ランドの背中を押し、診療所を出る。診療所を出たところで、ランドが一度振り返った。
「ありがとうございました!」
医者に礼を言った。薬ができることを理解して、気持ちが少し落ち着いてきたのだろう。それでも、ルークスの外套を握りながら帰宅した。
「お前、腹は減ってないか?」
長屋の門を開けたところで、ランドに聞いた。
「うん、おにくたべたからだいじょうぶ」
「そうか。それなら良い。明日は朝起きたら診療所に行くんだぞ。一人で行けるな?」
「これをもって、しんりょうじょにいって、くすりくださいっていえばいい?」
「ああ、そうだ。金も払ってあるからな」
そう言って、ランドが家の鍵を開けたところで、家に戻ったら閂をしっかりとして、火は使わないようにと注意した。
「おじちゃん。ありがとうございました」
丁寧に挨拶してくる。木剣をやった時でさえここまで丁寧に挨拶しなかったのに、急激に大人になったものだと苦笑しながらルークスは答えた。

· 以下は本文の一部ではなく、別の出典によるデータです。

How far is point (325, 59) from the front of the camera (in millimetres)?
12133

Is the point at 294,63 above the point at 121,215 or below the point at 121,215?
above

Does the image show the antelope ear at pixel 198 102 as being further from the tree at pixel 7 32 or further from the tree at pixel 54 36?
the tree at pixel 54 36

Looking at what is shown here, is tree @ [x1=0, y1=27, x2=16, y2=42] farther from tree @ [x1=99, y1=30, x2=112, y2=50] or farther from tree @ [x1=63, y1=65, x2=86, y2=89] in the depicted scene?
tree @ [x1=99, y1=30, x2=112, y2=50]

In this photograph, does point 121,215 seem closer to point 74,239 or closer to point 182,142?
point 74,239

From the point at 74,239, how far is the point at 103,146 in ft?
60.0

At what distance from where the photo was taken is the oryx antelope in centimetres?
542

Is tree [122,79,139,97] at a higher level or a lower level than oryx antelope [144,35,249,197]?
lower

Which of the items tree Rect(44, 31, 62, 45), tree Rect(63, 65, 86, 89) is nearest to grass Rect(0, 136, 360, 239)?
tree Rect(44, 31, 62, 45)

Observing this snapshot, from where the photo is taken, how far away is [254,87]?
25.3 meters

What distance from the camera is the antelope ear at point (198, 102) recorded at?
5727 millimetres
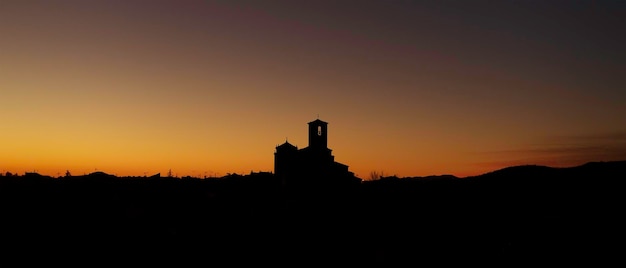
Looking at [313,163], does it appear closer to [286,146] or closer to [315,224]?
[286,146]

「おう。それじゃあ、明日頑張れよ。もし、何かあったら扉や窓を叩いて大きな声で呼んでくれ。これから寝るが、しばらくしっかり寝て無くてな。俺はなかなか起きないかもしれない」
「うん。おやすみなさい」
「おやすみ」
挨拶を交わして、ランドが扉を閉めた。閂をかける音がしている。扉を閉めたら暗くなって見えないだろうに、器用なことだ。だが、これで大丈夫だろう。
隣に移動して、自宅の扉を開ける。
扉を開けた瞬間に、埃っぽい匂いが少しだけ漂ってきた。空気もこもっている気がする。換気をしたいところだが、それは無理だとわかっていた。
扉を開けたまま、家に入ってすぐの棚にある燭台に火を灯した。そして、それから扉を閉め、閂を持ち上げ、差し込む。一つ一つの動きが緩慢になっているのがわかった。
その場に背負い袋を下ろし、水袋を取り出した。残っていた水を飲み干し、そのまま革袋を床に投げ出した。視界が少しずつ狭くなっている。
最後の力を振り絞るようにして、その場で外套を脱ぎ捨てた。
あと少し。
あと少し。
この言葉だけが頭の中に詰まっている気がする。
火がついた燭台を握り、ふらつく足を引きずるようにして、そのまま奥へと向かった。階段脇にある寝室だ。扉を開ける。
埃臭さを感じながら、ああ、帰ってきたんだと思った。
寝台横までなんとか移動し、引き出し付きの小棚の上に燭台を置いた。
ふらつきながら、寝台の横で床に座り込んだ。意識が飛びそうになりながら、長靴の紐を解いていく。靴下も脱ぎ、その場に放り出した。
そして、汚れた服や身体はそのままになんとか立ち上がり、そして寝具が汚れることに考えが及ぶこともないままに寝台へと倒れ込んだ。
そして布団を無理矢理身体に巻き付けるように一度転がり、そこで意識は途絶えた。